Do you think it’s fair Ms Campbell has lost her job over this? Or should the blame lie with the politicians who orchestrated the scheme? Let us know what you think in the comments section below.

Also read: Calls for debt collectors to return Robodebt profits

Claire Halliday
Claire Hallidayhttps://www.yourlifechoices.com.au
Claire is an accomplished journalist who has written for leading magazines and newspapers, such as The Sunday Age and Sydney Morning Herald, Australian Women's Weekly, Marie Claire, Rolling Stone, Australian House & Garden, GQ, The Australian, Herald Sun, The Weekly Review, Kidspot.com.au and The Independent on Sunday (UK).

9 COMMENTS

  1. It’s always the way that one person is targeted to take the blame for the actions of many. I know Ms Campbell, having worked under her when she was a “mere” Deputy Secretary of a different Department and, although this was many years ago, I know her to be not only an incredibly accomplished woman who has given great service to the country (within and outside of the APS), but an incredibly intelligent, diligent and empathetic person who would no more dismiss personal tragedies (although her military background and current role in the APS might have people questioning this). I’m not one for conspiracy theories, but I can’t help but think that she has been set up as the fall-person for this awful situation.

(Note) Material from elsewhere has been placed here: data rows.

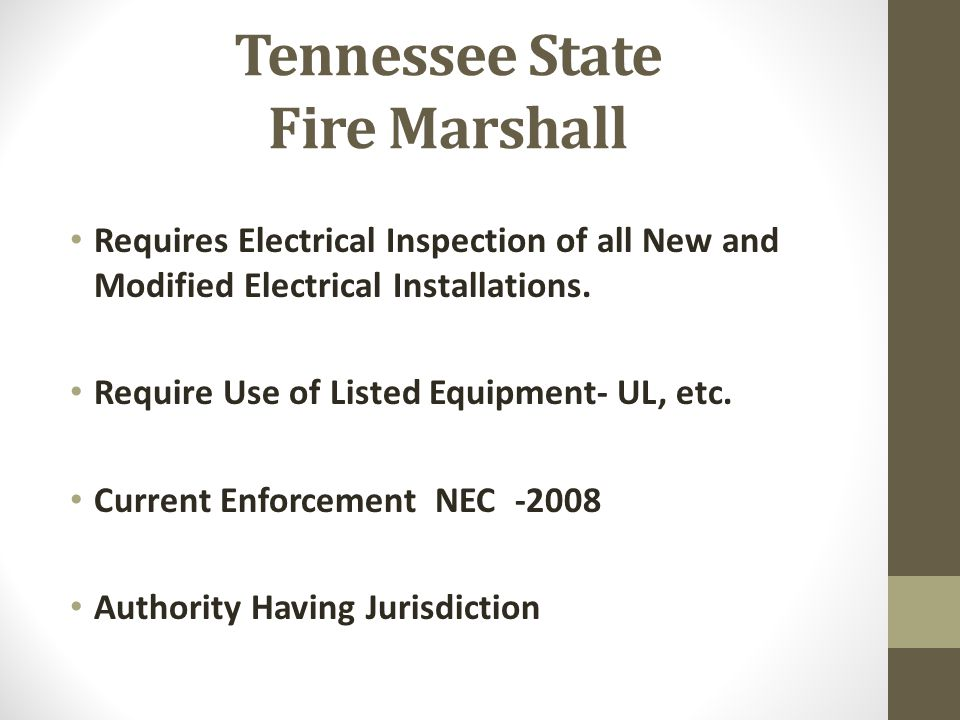 Tennessee State Fire Marshall Requires Electrical Inspection of all New and Modified Electrical Installations. Require Use of Listed Equipment- UL, et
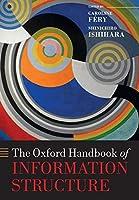 The Oxford Handbook of Information Structure (Oxford Handbooks in Linguistics)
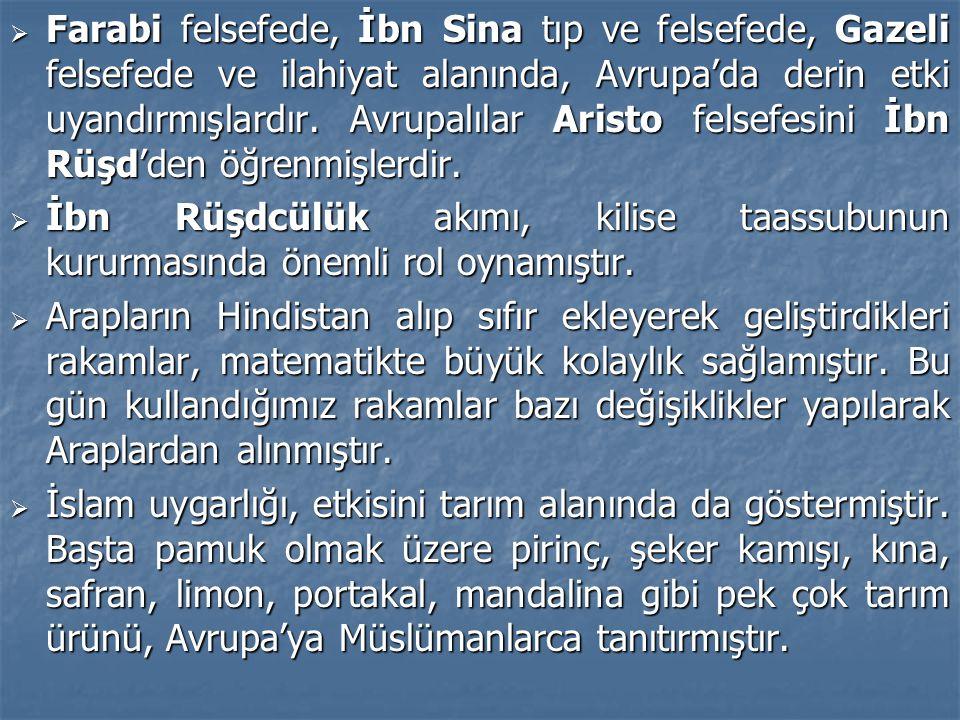 Farabi felsefede, İbn Sina tıp ve felsefede, Gazeli felsefede ve ilahiyat alanında, Avrupa'da derin etki uyandırmışlardır. Avrupalılar Aristo felsefesini İbn Rüşd'den öğrenmişlerdir.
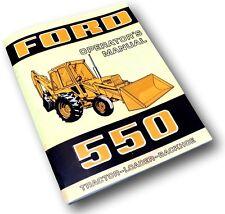 FORD 550 TRACTOR LOADER BACKHOE OWNERS OPERATORS MAINTENANCE MANUAL DIESEL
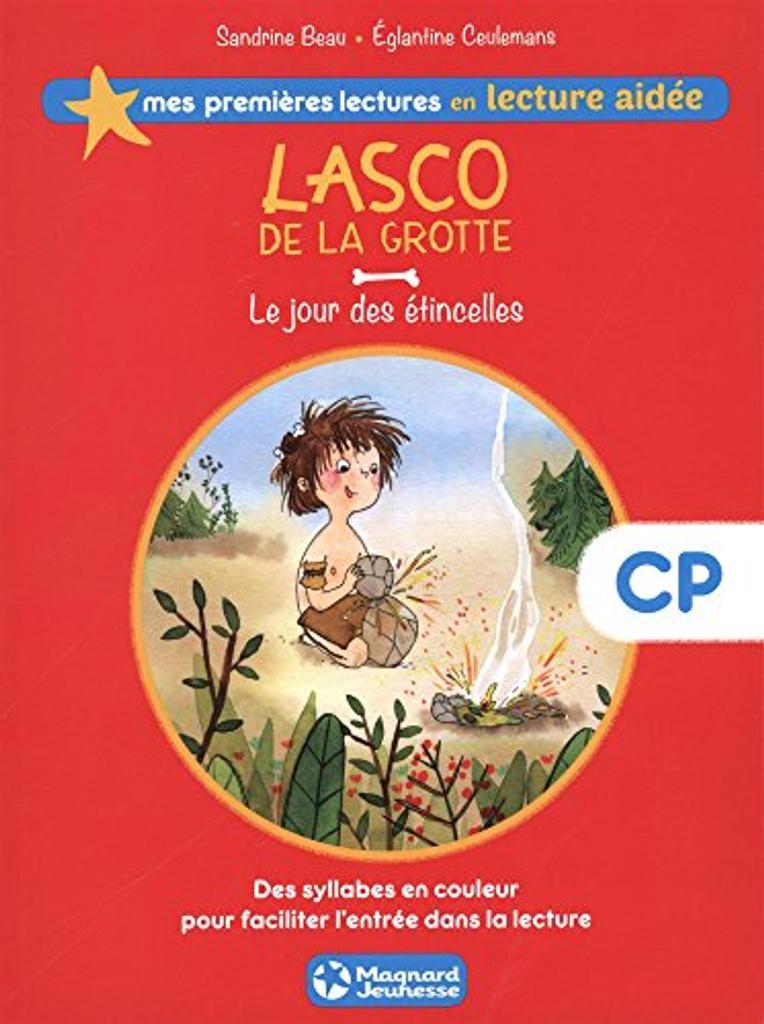 Lasco de la grotte : le jour des étincelles / écrit par Sandrine Beau | Beau, Sandrine (1968-....). Auteur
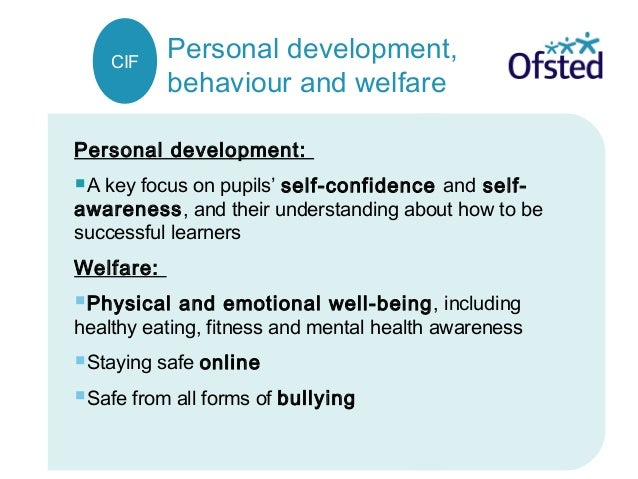 Personal development, behaviour and welfare Personal development: A key focus on pupils' self-confidence and self- awaren...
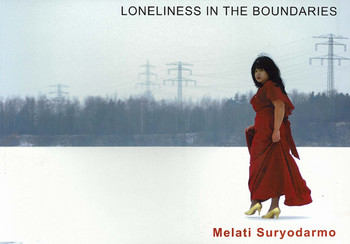 Loneliness in the Boundaries: Melati Suryodarmo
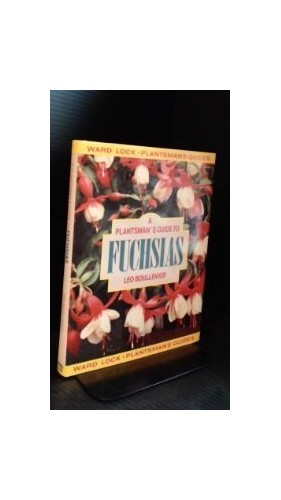 A Plantsman's Guide to Fuchsias By Leo B. Boullemier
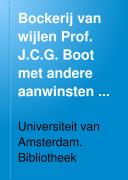 Ebook Bockerij van wijlen Prof. J.C.G. Boot met andere aanwinsten op het gebied der classicke letteren Epub Universiteit van Amsterdam. Bibliotheek Apps Read Mobile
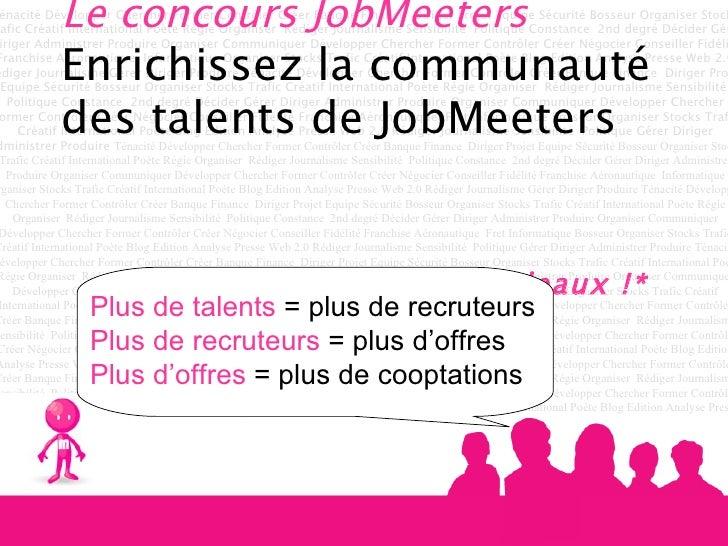 Le concours JobMeeters  Enrichissez la communauté des talents de JobMeeters  Et gagnez des cadeaux !* Plus de talents  = p...
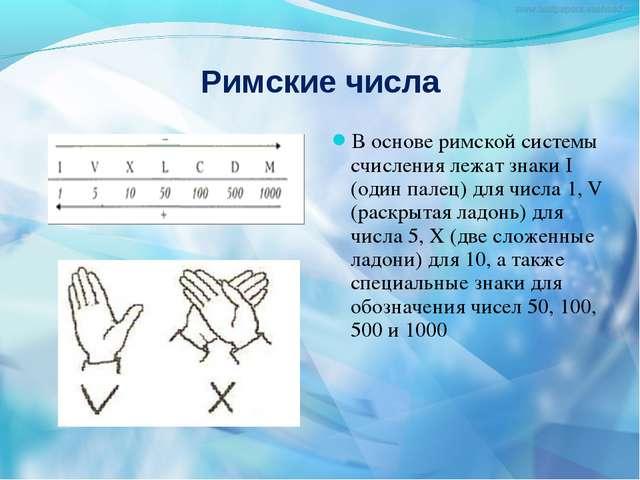 Римские числа В основе римской системы счисления лежат знаки I (один палец) д...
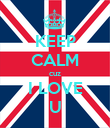KEEP CALM cuz I LOVE U - Personalised Poster large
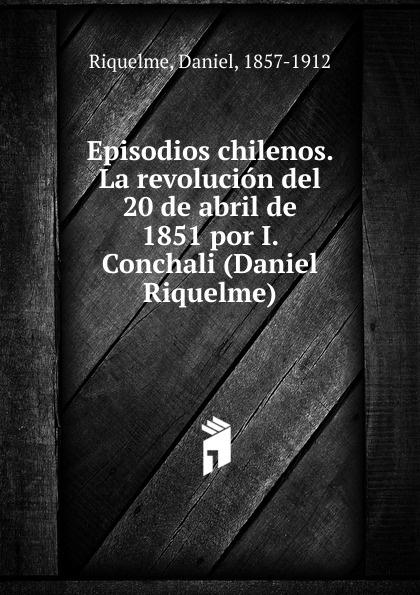 Daniel Riquelme Episodios chilenos. La revolucion del 20 de abril de 1851 por I. Conchali (Daniel Riquelme) daniel polo de sibri летопись тейлса частьi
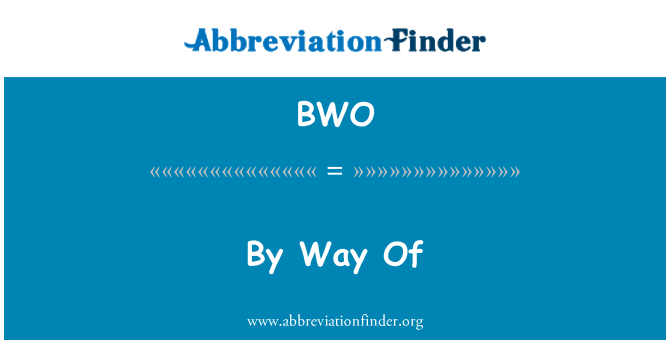 BWO: By Way Of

I wish Ms Campbell and her family my best as she navigates her way through this.

  2. If campbell is incredibly intelligent then she knowingly caused incredible stress and devastation to an incredible number of innocent vulnerable australians.
    Watching her and various other despicable public “servants” appearing at the enquiry was sickening…. the evasions, attempted deceipt, and complete lack of any personal responsibility was appalling.
    That these people are in senior highly paid positions in the public “service” is terrible…what is wrong with the system, that puts such reptiles with no sense of right and wrong in positions of control?
    Sadly this is symptomatic of much of the public service. I ask any reader to nominate any public servant appearing in front of the enquiry, who displayed commendable qualities.

    Simply suspending these monsters without pay is not good enough! True justice would see them in stocks in city centres to be pelted with rotten fruit for an extended period. Failing that…. prison sentences for betraying the trust of the public, while being paid incredible amounts to discourage corruption.

    In response to margaret’s complaint about one person taking the blame for many…. I agree. Other heads should roll, but I applaud that campbell’s is the first. These people are like war criminals….
    If campbell was such a fine operator “many years ago”, then what happened to her, to rot her moral compass?

  3. A key art of being a senior public servant is to double guess what it is that the minister wants or wants to hear. This requirement became a vital survival skill when Howard’s Liberals came to power and it was made clear that the public service would do what the government wanted of it. I recall Howard’s right hand man Peter Shergold telling senior public servants words to the effect of “You may have thought you were employed to serve the public, you are now here to serve this government.” It is clear that this mantra continues whichever Liberal government is in power.
    While MS Campbell may have been in fear of her job if she advised against the government’s wishes as were many senior public servants, the shear immortality and inhumanity of the Robo Debt scheme should have been enough for a person worthy of a half million dollar salary to to tell the government that its proposal was illegal.

  4. I see a similar debacle occurring with university HECS debts where our students will be slugged with a “CPI fee” added annually to their so-called interest free government loan to get an education. What is wrong with Governments where they can invent some after-the-fact slug on those who can least afford to pay it. I can see student debt having a huge impact on the vulnerable and yes possible suicides when they can’t see a way out.

  5. She has been the easy meat. Go for the public servants first. Will any politician pay for it. I really hope so. They are after all paid to run the Department. Past history shows it doesn’t. Time will tell.